La prison pour dettes était jusqu’à paiement de la dette, donc pour être libéré il fallait payer son débiteur. Or, ici le Breton Pierre Crosson, marchand à Juigné-des-Moutiers, a le bonheur de voir Mathurin Goullier de Noëllet et René Guiet d’Angers, le sortir de prison sous leur caution pour emprunter la somme due, et gageons, que tous deux vont aussi être caution devant le notaire qui fera l’acte de prêt ou obligation.
Sans doute ont-ils un lien quelconque entre eux, pour se faire autant de confiance ?
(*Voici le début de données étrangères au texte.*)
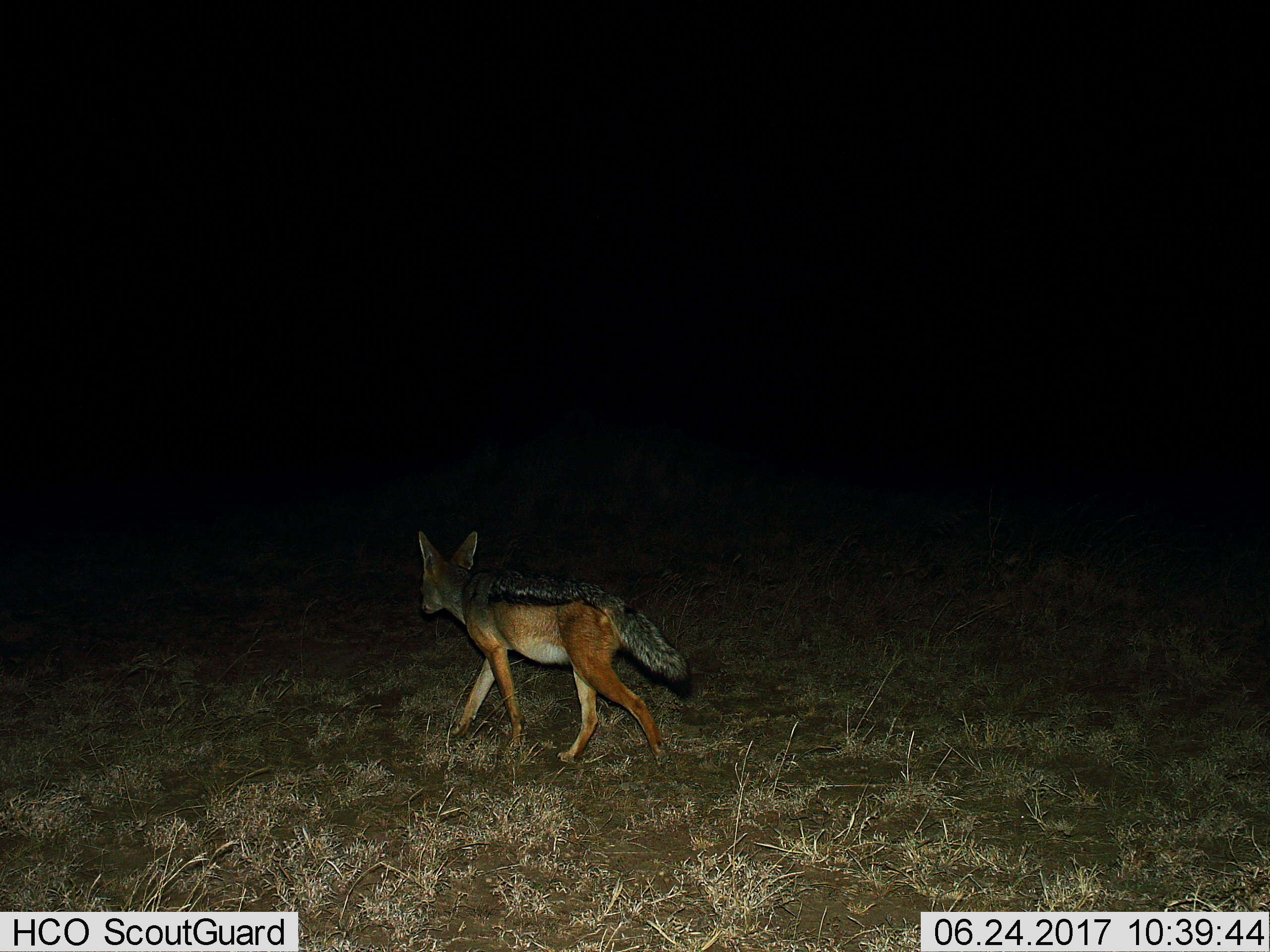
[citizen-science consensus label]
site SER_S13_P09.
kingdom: Animalia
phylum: Chordata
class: Mammalia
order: Carnivora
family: Canidae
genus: Lupulella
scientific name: Lupulella mesomelas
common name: black-backed jackal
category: jackalblackbacked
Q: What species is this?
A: Jackalblackbacked (black-backed jackal) (Lupulella mesomelas).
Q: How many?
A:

J’ai trouvé cet acte aux Archives Départementales du Maine-et-Loire, 5E6– Voici la retranscription de l’acte : Le samedi 18 janvier 1659 avant midy par devant nous Pierre Coueffé notaire Angers fut présent estably et duement soubzmis Mathurin Goullier sergent royal demeurant en la paroisse de Noislet et Me René Guiet praticien demeurant en cette ville paroisse St Maurille lesquels chacun d’eux seul et pour le tout sans division de personnes ne de biens renonçant au bénéfice de division discussion d’ordre etc ont recognu et confessé qu’à leur prière et requeste et pour leur faire plaisir seulement Me René Guibeles concierge et garde des prisons royaux de cette ville à ce présent luy a ce jourd’huy et présentement deslivré Pierre Crosson marchand que ledit Goullier auroit cedit jour emprisonné ès prisons à la requeste de René Gauld sieur de la Héardière qui se seroit obligé le représenter ès prisons à faulte de payer à Mathurin Gauld sieur de la Renaudaye les causes de l’emprisonnement fait de la personne dudit Crosson par Lechanteux sergent royal, et ce pour le mener vers des amis en ceste ville pour faire emprun d’argent pour satisfaire ledit sieur de la Renauldaye et faire descharger ledit sieur de la Héardière où il se pourra pour avoir la liberté de sa personne et à ce faire lesdits Goullier et Guiet solidairement comme dit est promettent et s’obligent réintégrer et remettre ledit Crosson prisonnier ès prisons dans ce jour et à faulte de payer en privé nom les causes dudit emprisonnement audit sieur de la Renauldaye sinon faire décharger sur le paspier desdites prisons et acquiter ledit Guibeles des recommandations sy aucunes estoient faites sur la personne dudit Crosson et du tout iceux Goullier et Guiet font leur propre fait et debte et consenti estre contraignables en vertu des présenes volontairement et par ce que bien leur a pleu et plaist autrement et sans laquelle promesse et obligation ledit Guibeles n’auroit donné liberté audit Crosson lequel a ce présent et aussy soubzmis soubz ladite cour, demeurant en la paroisse de Juigné des Moutiers pays de Bretagne, promet et s’oblige acquiter libérer et indemniser lesdits Goullier et Guiet de leur promesse et obligation cy dessus et les tirer et mettre hors de se représenter dans ledit jour le tout à peine de toutes pertes dommages et intérests recongoissant qu’ils ont le tout fait à sa prière et requeste et pour luy faire plaisir seulement,
ce qui a esté stipulé et accepté par lesdites parties etc obligent savoir lesdits Goullier et Guiet solidairement vers ledit Guibeles et ledit Crosson vers lesdits Goullier et Guiet leurs hoirs biens et choses à prendre etc renonçant etc dont etc
fait et passé audit Angers à notre tablier en présence de Me Jehan Lemaçon et Pierre Cau praticiens demeurant audit Angers tesmoins

Joyeuses fêtes de Noël à tous, et préparez bien votre bûche de Noël : Trefouel, Trefoueil, Trifoueil, comme nos ancêtres avaient coutume de le faire, enfin, si vous avez une cheminée, car il en faut une. Allez voir mon billet sur cette coutume, paru il y a 2 ans sur ce blog.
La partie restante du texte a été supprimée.